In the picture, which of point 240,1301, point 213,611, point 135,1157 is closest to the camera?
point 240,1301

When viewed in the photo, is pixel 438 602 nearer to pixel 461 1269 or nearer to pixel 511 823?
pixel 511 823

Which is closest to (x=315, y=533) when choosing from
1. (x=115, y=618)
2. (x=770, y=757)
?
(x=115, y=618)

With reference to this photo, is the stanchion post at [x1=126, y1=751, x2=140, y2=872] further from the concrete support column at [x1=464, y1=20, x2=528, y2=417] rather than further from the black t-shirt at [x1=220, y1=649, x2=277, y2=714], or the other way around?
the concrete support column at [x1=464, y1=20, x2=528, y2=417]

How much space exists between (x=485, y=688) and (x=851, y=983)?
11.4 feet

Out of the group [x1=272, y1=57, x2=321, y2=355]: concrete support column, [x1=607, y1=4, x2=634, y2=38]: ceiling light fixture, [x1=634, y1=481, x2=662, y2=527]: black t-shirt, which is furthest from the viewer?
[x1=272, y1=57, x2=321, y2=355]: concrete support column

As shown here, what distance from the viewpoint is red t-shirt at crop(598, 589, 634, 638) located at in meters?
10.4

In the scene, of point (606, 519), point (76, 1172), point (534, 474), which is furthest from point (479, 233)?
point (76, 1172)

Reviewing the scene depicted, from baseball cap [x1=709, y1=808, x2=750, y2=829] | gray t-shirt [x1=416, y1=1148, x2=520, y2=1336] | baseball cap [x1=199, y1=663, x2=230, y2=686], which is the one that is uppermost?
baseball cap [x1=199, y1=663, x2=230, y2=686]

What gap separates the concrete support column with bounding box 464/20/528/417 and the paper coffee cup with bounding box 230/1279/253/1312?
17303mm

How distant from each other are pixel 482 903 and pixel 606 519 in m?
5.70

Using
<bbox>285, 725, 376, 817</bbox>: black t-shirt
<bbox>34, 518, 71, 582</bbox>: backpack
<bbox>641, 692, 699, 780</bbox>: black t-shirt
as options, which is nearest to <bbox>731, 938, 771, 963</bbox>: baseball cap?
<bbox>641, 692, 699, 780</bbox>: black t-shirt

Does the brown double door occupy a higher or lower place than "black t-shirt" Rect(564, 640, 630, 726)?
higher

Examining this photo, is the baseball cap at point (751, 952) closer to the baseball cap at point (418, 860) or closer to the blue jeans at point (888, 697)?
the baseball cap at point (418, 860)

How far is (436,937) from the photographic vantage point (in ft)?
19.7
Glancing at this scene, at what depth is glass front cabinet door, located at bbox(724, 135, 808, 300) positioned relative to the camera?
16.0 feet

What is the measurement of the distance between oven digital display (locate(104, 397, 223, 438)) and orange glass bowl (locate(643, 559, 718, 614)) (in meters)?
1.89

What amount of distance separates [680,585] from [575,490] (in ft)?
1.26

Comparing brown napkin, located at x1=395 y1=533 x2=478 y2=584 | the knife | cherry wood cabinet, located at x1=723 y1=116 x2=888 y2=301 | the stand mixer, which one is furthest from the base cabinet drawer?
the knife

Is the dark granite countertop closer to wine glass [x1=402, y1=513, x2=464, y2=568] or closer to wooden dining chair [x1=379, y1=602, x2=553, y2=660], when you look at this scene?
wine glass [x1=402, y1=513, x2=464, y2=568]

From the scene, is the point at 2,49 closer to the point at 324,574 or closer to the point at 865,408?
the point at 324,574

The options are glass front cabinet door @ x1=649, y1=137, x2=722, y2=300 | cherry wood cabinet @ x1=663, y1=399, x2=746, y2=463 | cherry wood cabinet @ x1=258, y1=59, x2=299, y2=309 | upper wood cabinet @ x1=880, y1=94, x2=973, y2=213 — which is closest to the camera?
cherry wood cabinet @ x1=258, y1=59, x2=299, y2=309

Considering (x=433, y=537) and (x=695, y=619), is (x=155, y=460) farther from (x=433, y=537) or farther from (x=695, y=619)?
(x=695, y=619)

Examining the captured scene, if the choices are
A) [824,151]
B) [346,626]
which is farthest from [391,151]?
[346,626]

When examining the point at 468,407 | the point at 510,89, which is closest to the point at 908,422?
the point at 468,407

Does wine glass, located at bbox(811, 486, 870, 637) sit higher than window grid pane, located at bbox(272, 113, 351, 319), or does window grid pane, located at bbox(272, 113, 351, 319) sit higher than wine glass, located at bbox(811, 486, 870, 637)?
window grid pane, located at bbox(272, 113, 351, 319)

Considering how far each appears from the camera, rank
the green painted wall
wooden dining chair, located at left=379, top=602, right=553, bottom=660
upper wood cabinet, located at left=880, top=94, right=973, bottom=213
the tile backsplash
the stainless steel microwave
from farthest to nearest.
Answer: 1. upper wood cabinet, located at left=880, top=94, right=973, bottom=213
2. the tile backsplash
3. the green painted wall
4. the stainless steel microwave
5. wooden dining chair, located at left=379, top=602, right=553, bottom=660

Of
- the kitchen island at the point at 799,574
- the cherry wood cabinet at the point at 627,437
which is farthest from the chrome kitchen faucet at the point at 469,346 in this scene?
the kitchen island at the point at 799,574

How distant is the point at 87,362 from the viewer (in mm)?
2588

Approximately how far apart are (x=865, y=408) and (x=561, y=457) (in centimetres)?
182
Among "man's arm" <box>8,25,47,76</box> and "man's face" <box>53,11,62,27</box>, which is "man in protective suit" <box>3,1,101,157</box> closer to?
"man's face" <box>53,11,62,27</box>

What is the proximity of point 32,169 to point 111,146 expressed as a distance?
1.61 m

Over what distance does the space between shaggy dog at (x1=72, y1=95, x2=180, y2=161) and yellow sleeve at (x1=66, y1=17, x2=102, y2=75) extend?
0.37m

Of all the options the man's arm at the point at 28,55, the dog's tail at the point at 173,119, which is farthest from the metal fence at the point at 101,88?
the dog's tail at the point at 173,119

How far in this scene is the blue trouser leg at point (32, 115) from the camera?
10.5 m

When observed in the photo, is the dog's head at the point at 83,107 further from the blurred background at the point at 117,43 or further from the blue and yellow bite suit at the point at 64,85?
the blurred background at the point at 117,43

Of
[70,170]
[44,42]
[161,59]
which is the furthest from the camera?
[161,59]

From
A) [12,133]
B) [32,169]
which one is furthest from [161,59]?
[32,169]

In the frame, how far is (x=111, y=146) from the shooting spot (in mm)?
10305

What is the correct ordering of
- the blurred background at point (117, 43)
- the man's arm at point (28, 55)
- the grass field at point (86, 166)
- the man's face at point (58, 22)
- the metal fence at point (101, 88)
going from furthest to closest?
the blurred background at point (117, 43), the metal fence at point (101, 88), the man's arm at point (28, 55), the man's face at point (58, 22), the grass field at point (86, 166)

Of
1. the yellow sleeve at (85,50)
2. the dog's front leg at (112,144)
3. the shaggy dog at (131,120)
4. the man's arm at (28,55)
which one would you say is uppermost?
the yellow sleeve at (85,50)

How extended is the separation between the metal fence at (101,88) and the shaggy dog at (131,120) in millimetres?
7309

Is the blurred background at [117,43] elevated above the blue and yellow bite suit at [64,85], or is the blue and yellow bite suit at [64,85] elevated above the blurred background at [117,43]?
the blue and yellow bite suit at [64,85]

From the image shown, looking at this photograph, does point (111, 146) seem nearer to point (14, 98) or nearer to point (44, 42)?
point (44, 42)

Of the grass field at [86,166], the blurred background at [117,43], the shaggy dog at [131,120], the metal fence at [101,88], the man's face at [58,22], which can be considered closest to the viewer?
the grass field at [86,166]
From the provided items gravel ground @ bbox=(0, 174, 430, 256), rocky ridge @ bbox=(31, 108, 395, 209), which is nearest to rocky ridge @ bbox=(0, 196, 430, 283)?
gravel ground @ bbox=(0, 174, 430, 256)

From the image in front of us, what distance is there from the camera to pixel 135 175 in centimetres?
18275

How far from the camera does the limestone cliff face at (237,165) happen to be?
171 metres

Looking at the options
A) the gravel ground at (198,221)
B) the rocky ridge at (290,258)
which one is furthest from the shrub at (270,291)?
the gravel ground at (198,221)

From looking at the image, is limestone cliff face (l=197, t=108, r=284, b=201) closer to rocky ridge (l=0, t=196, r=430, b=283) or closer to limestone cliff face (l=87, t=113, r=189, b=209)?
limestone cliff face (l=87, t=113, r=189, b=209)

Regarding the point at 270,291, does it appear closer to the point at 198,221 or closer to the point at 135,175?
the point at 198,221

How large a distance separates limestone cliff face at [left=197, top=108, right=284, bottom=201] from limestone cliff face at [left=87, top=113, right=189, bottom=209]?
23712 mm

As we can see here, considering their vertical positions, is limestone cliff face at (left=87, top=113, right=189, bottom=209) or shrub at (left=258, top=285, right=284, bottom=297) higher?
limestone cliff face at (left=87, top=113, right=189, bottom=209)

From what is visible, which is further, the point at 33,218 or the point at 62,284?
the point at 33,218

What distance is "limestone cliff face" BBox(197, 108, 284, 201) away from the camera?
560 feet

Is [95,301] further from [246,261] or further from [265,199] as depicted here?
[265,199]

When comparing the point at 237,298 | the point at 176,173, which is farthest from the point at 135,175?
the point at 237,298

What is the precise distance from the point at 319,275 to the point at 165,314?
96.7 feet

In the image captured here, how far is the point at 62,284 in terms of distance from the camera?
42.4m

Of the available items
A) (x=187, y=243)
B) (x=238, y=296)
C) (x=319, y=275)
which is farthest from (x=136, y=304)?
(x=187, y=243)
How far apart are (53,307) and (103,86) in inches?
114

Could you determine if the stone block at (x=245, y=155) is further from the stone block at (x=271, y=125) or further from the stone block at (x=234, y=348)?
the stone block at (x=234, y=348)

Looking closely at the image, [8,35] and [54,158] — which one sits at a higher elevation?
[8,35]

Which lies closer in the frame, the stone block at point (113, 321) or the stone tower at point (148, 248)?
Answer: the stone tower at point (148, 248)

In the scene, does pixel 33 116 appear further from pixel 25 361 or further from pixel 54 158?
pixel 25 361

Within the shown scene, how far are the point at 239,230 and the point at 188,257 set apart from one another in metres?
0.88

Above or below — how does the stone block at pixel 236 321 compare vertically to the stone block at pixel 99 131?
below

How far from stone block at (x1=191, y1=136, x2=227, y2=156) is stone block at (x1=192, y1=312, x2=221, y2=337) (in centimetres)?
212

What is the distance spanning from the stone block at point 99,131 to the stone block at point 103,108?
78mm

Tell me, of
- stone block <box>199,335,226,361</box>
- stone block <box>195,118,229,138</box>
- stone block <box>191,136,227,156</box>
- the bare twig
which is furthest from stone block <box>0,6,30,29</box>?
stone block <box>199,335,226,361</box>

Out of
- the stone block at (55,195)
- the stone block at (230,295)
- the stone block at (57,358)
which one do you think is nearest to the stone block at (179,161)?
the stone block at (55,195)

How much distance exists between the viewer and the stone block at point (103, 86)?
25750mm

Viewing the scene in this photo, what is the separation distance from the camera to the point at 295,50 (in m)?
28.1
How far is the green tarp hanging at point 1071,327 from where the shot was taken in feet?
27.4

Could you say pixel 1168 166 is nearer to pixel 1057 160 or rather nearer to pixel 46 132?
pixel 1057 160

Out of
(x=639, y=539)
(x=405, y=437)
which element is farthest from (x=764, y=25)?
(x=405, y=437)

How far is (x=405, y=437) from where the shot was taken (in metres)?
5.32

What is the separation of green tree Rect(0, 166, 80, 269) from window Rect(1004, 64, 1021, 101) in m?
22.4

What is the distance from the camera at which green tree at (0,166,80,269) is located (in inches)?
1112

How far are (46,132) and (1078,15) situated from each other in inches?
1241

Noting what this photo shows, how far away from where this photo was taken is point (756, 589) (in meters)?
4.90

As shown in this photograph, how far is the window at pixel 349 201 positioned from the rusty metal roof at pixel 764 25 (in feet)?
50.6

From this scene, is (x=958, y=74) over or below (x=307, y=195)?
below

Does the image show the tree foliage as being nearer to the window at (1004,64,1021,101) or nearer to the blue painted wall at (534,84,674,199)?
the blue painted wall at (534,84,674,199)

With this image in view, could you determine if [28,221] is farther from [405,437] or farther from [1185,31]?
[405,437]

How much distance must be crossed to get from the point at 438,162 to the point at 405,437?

* _Written exercise_
Extract every line from the one with "Tell me, of" down to the final line above, both included, exactly as written.

* _Finished exercise_
Tell me, of
- stone block <box>199,335,226,361</box>
- stone block <box>195,118,229,138</box>
- stone block <box>191,136,227,156</box>
- the bare twig
which is furthest from stone block <box>0,6,30,29</box>?
stone block <box>199,335,226,361</box>

Out of
- the stone block at (55,195)
- the stone block at (230,295)
- the stone block at (57,358)
which one do you think is nearest to the stone block at (179,161)?
the stone block at (55,195)

How much distance exists between the viewer and the stone block at point (103, 86)?
25750mm

Viewing the scene in this photo, what is the separation distance from the camera to the point at 295,50 (in m)?
28.1
How far is the green tarp hanging at point 1071,327 from where the shot was taken in feet?
27.4

Could you say pixel 1168 166 is nearer to pixel 1057 160 or rather nearer to pixel 46 132?
pixel 1057 160

Out of
(x=639, y=539)
(x=405, y=437)
which element is farthest from (x=764, y=25)?
(x=405, y=437)

How far is (x=405, y=437) from where the shot was taken (in metres)?
5.32

What is the separation of green tree Rect(0, 166, 80, 269) from window Rect(1004, 64, 1021, 101) in m?
22.4

What is the distance from the camera at which green tree at (0,166,80,269) is located (in inches)?
1112

How far are (46,132) and (1078,15) situated from each other in inches?
1241

Noting what this photo shows, how far away from where this photo was taken is point (756, 589) (in meters)?
4.90

As shown in this photograph, how far is the window at pixel 349 201 positioned from the rusty metal roof at pixel 764 25 (in feet)?
50.6

From this scene, is (x=958, y=74) over or below (x=307, y=195)?
below

Does the image show the tree foliage as being nearer to the window at (1004,64,1021,101) or nearer to the blue painted wall at (534,84,674,199)?
the blue painted wall at (534,84,674,199)

With this image in view, could you determine if [28,221] is farther from [405,437] or farther from [1185,31]?
[405,437]

How much distance must be crossed to get from the point at 438,162 to the point at 405,437?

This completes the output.